Army Tests Drone Swarm’s Counter-Drone Capabilities


NASHVILLE, Tenn. — The Army plans to test out new tactical drone-swarming capabilities before Project Convergence, according to a service official.

The 2022 Experimental Demonstration Gateway Exercise — also known as EDGE 2022 — will include the “largest interactive drone swarm to date,” said Gen. Walter Rugen, the director of the Army’s Future Vertical Lift Cross-functional team at the Aviation Association of America summit on April 5. The Army will preview more than 50 technologies during the May event.

The EDGE exercise last year was conducted in May at Dugway Proving Ground in Utah to prepare for Project Convergence, which is the Army’s experimentation campaign for joint all-domain command and control.

The drones will perform behaviors such as detect and identify “pacing threats” and observe when the swarm has entered a degraded visual environment. Rugen noted the drones will test their ability to autonomously report outside of communications-denied or GPS-denied environments.

The Army — now working with the Defense Advanced Research Projects Agency on the swarm — will also test the drones’ ability to kill targets and assess battle damage, he said.

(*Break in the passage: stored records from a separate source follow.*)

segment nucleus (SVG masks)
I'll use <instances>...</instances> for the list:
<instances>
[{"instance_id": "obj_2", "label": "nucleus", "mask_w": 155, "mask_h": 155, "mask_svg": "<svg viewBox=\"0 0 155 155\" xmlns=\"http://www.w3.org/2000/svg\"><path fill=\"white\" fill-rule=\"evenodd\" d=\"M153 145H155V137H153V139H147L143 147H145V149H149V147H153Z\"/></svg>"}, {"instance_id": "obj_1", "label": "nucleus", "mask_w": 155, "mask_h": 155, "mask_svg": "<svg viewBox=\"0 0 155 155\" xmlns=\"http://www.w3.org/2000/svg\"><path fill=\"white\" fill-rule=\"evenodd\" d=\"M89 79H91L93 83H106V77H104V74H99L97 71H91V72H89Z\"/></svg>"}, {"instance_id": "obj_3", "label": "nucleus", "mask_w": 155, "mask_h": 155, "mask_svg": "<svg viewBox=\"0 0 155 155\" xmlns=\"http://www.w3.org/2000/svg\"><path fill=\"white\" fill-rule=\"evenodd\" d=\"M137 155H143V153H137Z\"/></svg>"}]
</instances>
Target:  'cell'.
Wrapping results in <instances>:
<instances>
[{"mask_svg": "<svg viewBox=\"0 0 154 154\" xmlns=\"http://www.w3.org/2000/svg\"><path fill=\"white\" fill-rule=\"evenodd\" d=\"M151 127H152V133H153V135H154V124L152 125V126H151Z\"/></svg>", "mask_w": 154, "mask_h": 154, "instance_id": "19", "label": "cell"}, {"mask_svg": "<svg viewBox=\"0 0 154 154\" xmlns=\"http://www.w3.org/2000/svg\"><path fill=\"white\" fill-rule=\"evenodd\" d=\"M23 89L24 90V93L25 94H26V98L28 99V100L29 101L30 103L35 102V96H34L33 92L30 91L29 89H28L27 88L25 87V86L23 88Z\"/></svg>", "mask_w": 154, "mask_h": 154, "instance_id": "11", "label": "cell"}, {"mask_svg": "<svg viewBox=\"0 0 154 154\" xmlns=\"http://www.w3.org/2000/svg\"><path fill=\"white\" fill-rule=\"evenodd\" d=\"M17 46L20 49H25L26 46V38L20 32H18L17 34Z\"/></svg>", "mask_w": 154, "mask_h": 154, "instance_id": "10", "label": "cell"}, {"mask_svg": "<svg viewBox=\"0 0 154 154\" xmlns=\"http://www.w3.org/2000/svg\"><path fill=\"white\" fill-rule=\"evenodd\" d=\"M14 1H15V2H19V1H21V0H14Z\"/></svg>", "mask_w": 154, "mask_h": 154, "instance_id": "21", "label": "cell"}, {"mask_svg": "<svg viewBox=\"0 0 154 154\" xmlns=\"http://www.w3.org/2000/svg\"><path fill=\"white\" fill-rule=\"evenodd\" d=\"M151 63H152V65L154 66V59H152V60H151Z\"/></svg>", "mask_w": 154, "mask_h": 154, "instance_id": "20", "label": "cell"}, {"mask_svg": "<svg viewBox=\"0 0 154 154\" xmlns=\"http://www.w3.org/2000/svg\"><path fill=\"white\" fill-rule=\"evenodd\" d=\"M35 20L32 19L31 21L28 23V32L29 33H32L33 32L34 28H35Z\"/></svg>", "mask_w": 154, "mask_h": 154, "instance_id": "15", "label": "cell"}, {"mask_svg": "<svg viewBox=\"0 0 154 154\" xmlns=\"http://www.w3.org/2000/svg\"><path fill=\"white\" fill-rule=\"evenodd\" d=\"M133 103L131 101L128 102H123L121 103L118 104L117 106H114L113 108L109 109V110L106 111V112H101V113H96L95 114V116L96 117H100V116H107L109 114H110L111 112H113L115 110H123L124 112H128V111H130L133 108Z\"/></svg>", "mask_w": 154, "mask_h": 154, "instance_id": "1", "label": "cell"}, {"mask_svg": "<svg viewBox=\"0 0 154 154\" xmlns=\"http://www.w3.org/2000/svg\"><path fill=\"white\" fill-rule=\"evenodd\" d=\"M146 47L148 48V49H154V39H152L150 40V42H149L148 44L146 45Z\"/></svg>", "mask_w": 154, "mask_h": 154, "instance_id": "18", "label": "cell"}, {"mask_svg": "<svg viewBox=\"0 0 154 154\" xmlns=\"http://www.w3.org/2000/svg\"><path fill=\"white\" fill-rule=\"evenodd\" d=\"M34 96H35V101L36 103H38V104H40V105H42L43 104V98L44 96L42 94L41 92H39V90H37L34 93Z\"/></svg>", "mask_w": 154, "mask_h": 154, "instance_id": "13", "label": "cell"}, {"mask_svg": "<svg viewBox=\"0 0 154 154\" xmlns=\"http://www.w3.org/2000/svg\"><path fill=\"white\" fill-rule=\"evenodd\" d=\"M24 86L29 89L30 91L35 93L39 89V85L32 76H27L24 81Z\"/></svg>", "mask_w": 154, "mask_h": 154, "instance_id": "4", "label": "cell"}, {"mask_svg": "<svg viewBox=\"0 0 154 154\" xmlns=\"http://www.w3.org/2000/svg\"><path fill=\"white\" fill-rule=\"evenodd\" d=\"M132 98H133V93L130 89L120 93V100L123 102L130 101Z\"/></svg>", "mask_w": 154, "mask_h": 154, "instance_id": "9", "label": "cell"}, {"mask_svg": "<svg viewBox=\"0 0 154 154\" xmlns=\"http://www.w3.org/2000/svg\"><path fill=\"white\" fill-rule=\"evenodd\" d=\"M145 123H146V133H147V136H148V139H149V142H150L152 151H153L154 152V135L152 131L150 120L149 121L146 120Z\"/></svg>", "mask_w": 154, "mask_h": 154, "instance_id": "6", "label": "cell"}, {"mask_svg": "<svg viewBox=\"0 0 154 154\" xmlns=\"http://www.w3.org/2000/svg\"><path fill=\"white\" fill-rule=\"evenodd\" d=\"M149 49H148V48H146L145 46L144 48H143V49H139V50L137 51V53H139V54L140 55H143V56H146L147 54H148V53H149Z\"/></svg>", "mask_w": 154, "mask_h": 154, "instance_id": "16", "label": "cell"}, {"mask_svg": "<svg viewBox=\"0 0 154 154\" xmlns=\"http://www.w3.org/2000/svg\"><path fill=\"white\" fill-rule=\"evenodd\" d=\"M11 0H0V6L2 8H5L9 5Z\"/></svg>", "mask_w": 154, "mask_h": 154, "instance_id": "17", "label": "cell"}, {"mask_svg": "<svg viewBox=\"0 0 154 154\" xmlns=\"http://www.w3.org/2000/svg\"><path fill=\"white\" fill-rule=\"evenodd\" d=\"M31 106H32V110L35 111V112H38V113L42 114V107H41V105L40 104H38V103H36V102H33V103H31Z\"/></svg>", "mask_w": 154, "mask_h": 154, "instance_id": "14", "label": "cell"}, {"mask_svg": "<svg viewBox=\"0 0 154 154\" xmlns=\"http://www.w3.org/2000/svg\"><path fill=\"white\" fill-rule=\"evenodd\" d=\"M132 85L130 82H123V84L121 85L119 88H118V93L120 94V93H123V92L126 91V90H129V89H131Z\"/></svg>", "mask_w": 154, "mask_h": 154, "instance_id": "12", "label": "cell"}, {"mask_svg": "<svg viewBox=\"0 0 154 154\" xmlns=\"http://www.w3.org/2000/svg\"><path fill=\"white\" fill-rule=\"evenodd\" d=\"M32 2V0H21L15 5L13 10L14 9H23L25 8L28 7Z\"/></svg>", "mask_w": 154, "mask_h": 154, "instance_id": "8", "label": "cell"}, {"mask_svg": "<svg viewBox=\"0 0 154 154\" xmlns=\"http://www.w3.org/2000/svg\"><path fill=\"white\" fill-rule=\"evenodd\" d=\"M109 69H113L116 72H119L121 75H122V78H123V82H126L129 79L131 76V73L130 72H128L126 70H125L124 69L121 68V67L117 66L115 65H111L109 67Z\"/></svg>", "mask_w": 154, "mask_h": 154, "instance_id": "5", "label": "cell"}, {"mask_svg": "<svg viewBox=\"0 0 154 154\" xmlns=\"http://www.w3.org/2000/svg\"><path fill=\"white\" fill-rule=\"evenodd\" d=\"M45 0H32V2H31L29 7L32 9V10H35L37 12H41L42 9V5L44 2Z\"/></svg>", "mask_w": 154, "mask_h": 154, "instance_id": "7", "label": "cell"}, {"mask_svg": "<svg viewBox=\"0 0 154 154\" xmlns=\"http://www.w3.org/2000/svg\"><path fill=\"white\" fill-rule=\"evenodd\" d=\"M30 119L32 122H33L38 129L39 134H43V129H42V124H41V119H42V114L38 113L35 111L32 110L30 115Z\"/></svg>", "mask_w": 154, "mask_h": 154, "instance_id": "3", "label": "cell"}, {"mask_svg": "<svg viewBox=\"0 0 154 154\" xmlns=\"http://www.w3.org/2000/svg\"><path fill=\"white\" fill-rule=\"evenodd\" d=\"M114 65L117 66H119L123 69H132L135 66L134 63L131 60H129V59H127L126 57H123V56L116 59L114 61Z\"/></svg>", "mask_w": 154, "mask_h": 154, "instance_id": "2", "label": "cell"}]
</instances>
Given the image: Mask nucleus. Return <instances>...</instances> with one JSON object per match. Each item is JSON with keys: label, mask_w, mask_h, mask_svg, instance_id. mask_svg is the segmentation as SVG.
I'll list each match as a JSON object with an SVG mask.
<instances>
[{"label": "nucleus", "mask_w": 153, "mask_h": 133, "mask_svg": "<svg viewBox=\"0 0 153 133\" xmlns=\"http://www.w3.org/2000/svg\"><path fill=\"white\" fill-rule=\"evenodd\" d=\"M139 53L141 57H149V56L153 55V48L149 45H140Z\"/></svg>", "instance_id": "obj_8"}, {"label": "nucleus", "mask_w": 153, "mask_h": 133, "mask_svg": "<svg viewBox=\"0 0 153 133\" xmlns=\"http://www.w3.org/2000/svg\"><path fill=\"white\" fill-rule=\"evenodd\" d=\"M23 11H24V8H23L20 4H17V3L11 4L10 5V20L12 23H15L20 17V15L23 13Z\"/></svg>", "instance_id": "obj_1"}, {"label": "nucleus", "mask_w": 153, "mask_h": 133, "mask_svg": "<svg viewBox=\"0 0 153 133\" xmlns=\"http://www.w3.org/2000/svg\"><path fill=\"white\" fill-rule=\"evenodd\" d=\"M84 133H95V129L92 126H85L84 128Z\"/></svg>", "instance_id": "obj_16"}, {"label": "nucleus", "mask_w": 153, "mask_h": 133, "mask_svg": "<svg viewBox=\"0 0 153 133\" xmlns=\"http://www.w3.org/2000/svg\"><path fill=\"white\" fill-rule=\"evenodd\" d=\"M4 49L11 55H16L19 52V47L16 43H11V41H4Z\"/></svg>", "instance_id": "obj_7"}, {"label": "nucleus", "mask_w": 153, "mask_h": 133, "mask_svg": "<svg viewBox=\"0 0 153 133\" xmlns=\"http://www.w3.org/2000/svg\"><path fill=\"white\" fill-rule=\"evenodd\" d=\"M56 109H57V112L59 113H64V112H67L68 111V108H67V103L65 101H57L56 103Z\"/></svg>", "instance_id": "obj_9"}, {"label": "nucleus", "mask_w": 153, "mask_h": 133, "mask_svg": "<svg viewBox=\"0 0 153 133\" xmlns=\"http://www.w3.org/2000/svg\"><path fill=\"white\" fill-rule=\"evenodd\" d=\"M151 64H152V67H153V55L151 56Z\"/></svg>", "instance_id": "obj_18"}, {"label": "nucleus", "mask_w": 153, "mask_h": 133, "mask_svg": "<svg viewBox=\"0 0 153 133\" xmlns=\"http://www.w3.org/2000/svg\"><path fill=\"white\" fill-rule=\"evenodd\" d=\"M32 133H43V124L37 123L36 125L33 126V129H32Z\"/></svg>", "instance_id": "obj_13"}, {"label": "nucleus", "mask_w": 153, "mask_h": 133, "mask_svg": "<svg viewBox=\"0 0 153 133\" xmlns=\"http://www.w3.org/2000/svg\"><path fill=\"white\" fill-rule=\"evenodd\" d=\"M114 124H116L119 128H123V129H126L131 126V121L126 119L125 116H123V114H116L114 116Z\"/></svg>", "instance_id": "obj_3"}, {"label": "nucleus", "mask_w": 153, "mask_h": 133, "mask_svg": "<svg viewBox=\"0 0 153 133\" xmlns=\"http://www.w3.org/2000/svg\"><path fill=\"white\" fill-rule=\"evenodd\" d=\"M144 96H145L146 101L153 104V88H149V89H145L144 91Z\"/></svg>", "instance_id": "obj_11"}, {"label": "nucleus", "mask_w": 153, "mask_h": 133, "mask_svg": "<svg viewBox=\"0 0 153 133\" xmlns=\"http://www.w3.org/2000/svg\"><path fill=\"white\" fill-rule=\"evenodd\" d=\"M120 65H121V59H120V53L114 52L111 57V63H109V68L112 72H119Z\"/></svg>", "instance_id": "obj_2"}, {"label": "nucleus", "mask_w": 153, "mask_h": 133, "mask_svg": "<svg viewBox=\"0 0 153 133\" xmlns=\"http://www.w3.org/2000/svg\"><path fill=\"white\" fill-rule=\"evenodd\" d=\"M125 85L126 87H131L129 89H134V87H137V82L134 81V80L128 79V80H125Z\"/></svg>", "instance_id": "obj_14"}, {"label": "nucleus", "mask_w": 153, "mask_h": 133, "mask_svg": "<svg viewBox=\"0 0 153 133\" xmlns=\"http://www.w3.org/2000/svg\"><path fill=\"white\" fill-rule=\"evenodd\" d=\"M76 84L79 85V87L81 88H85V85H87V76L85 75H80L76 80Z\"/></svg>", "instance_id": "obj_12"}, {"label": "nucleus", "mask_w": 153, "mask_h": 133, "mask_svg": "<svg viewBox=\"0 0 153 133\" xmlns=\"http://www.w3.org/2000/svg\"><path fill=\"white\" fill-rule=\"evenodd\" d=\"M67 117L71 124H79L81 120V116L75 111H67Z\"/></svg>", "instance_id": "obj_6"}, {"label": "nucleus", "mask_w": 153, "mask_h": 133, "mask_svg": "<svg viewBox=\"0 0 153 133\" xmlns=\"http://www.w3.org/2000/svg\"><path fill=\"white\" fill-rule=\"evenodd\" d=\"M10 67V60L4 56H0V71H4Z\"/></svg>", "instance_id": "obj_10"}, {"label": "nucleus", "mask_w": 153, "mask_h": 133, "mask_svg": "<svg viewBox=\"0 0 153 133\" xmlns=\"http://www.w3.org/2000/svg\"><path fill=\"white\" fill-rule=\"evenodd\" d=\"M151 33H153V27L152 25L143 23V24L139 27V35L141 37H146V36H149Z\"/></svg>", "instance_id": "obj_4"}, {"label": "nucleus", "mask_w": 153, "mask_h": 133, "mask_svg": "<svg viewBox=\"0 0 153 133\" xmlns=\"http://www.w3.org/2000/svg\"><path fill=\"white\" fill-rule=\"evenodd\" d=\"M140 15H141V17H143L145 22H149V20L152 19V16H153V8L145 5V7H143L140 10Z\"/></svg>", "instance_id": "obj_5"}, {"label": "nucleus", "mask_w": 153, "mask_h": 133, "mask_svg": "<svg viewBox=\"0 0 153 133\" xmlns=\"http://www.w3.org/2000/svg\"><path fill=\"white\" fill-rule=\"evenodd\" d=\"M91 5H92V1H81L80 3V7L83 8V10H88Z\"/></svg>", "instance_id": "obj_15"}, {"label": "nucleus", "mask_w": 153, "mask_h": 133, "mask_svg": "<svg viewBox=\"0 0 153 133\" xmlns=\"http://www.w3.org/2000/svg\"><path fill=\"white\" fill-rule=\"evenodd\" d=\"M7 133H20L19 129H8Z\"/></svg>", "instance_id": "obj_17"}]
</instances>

During EDGE, the service will weigh how it can use swarming for attacks in combat.

“I may change my word downstream, but we're thinking maybe at times … you may want a wolfpack,” he said.

While the drone behaviors are not set in stone, Rugen said the drone swarm may be led by an “alpha” that would control the rest of the drones tasks in a hierarchical command chain.

“If one wolf gets knocked by the antlers, the second one's going to be up,” he said.

The lead in the swarm could be a manned platform, but the service is exploring how a drone could take control if the swarm is out of range like in a denied or degraded environment, he explained.

“We're innovating in this space, and we're seeing what the art of the possible is and it's very exciting,” he said.

Rugen echoed Army Chief of Staff Gen. James McConville’s concerns about inexpensive unmanned aerial systems. McConville said in his April 4 address that enemy drones would continue to be a threat into the future.

“We're just creatively working with what does the swarm needs to do to be better than maybe what some of the cheap swarms of our adversaries are looking at,” Rugen said during a media roundtable at the summit.

Additionally, Rugen noted the Army would test electronic warfare capabilities at the EDGE exercise.

“We're gonna see tremendous amount of moving the needle on electronic warfare with electronic sense, electronic attack and all that to generate that decision dominance,” he said during a panel at the summit.

As with Project Convergence, there are allies and partners participating in the event this year, Rugen said. There are seven international partners who will test out equipment alongside the U.S. Army, including in a combined air assault.

“We’ll be working on cross boundary contingencies and cross domain solutions to enable those cross boundary contingencies to happen at speed,” he said of the air assault exercise.